▶ _Teks yang Disediakan_
<<<<

Haedar Nashir Tolak Lima Penyakit Demokrasi

Ketua Umum PP Muhammadiyah Haedar Nashir menempelkan cap lima jari untuk mengampanyekan pemilu cerdas berkualitas. [adit hananta utama/bhirawa]

Ketua Umum PP Muhammadiyah Haedar Nashir menempelkan cap lima jari untuk mengampanyekan pemilu cerdas berkualitas. [adit hananta utama/bhirawa]

Surabaya, Bhirawa
Muhamadiyah mencanangkan penolakan atas lima penyakit demokrasi. Pencanangan ini dilakukan ketua umum PP Muhamadiyah , Haedar Nashir di Surabaya, Rabu(12/8). Lima penyakir demokrasi yang ditolak itu adalah politik uang, kampanye hitam, kekerasan, provokasi dan apatisme atau golput.
Dalam pernyataannya, Haedar Nashir menegaskan pelaksanaan Pilkada serentak pada 9 Desember mendatang menarik perhatian dari kalangan ormas di Indonesia. Muhammadiyah yang mewanti-wanti agar Pemilukada dilaksanakan dengan jujur, adil dan bermartabat.
“Muhammadiyah telah mencontohkan pemilihan yang baik dan santun dalam pelaksanaan Muktamar ke 47 di Makasar lalu. Momentum Pilkada ini juga harus bisa meniru itu,” tutur Ketua Umum PP Muhammadiyah Haedar Nashir saat bertandang ke Universitas Muhammadiyah Surabaya, Rabu (12/8).
Dalam kesempatan itu, Haedar sekaligus mengampanyekan gerakan pemilih cerdas. Tanpa canggung, pria berkacamata ini pun mencelupkan telapak tangan kanannya pada bak berisi cat merah. Cap lima jari memiliki makna bahwa Muhammadiyah menolak lima hal yang menjadi penyakit demokrasi. Diantaranya politik uang (suap), kampanye hitam, kekerasan atas nama apapun, provokasi dan apatisme politik (Golput).

>>>>

▶ _Data yang Diberikan_

<<<<

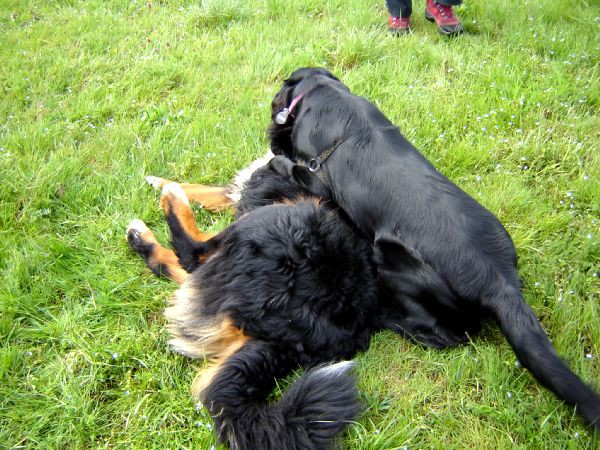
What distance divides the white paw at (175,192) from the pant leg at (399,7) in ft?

>>>>

▶ _Soal yang Dikerjakan_
Tuliskan kembali tanpa perubahan bagian berita tentang Muhammadiyah yang dibuka dengan kata-kata yang memuat "Surabaya, Bhirawa" dan ditutup dengan "adil dan bermartabat.". Data tersebut tidak perlu dipakai.

▶ _Penyelesaian Soal_
Surabaya, Bhirawa
Muhamadiyah mencanangkan penolakan atas lima penyakit demokrasi. Pencanangan ini dilakukan ketua umum PP Muhamadiyah , Haedar Nashir di Surabaya, Rabu(12/8). Lima penyakir demokrasi yang ditolak itu adalah politik uang, kampanye hitam, kekerasan, provokasi dan apatisme atau golput.
Dalam pernyataannya, Haedar Nashir menegaskan pelaksanaan Pilkada serentak pada 9 Desember mendatang menarik perhatian dari kalangan ormas di Indonesia. Muhammadiyah yang mewanti-wanti agar Pemilukada dilaksanakan dengan jujur, adil dan bermartabat.